На рассвете покинул он дворец в серебряной мантии, на закате же вернулся в мантии золотой. Люди при виде его падали на колени и прятали лица, однако я их примеру не последовала – встала у лотка с финиками и принялась ждать. Заметив меня, изогнул Император накрашенные брови и остановился. Я стояла неподвижно и поклона ему не отвесила. Народ дивился моей дерзости; многие советовали мне бежать из города, но не вняла я советам. Отправилась после к ремесленникам, продающим фигурки божков чужеземных; здесь подобные искусства презирают. Поведала я о своем проступке, и каждый из них, вручив мне по маленькому божку, умолял быстрее уйти.
В тот вечер возлежала я на подушках в чайном доме на Гранатовой улице, когда вошли стражники Императора и силой отвели меня во дворец. Закрыли они за мной двери и замкнули их на цепь. Внутри обнаружила я большой двор с арочными проемами вдоль стен из белого алебастра, с голубыми и зелеными изразцами.
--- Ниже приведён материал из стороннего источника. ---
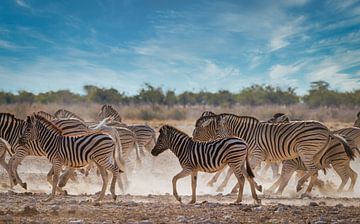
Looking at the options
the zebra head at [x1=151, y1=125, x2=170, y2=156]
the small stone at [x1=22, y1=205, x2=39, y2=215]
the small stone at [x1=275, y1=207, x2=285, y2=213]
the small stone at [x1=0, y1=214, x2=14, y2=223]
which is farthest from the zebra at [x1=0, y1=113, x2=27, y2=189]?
the small stone at [x1=275, y1=207, x2=285, y2=213]

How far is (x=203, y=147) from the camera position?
34.0 ft

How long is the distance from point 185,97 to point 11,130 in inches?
1674

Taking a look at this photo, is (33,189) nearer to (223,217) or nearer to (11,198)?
(11,198)

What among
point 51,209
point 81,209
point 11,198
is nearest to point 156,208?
point 81,209

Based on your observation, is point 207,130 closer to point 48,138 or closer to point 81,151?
point 81,151

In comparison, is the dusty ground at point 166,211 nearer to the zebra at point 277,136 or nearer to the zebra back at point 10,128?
the zebra at point 277,136

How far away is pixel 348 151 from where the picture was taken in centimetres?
1189

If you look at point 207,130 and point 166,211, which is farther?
point 207,130

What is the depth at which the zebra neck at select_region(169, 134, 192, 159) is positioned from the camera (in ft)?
35.1

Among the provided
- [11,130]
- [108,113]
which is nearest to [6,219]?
[11,130]

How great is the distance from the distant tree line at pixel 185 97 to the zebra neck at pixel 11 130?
34.6m

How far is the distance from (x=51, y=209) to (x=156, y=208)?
6.29 feet

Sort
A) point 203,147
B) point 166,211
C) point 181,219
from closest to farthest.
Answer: point 181,219, point 166,211, point 203,147

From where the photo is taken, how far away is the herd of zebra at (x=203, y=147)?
33.3 ft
Потолок подпирали колонны из зеленого мрамора, а пол замощен был мрамором персикового оттенка. Никогда раньше не видела ничего подобного!
Пока шла я по двору, с балкона воззрились на меня две женщины с лицами, скрытыми черным покрывалом, и послали в мой адрес проклятия. Заспешили стражники, стуча древками копий по отполированному полу. Открыли они двери из гладкой слоновой кости, и очутилась я в орошаемом саду с семью террасами. Произрастали там тюльпаны, луноцветы и серебристый алоэ. В сумраке сада висела в воздухе хрустальной тростинкой струя фонтана. Росли там и кипарисы, походящие на догоревшие факелы, а с одного из них пел соловей.
В самом конце сада стоял маленький павильон. Когда приблизились мы к нему, изнутри навстречу нам появились два евнуха.
Покачивая толстыми телесами, подошли они ко мне и уставились любопытными глазками из-под желтых век. Отвел один из них в сторону начальника стражи и что-то тихо прошептал ему на ухо. Второй стоял, пережевывая душистые пастилки, которые жеманно извлекал из овальной коробки, покрытой сиреневой эмалью.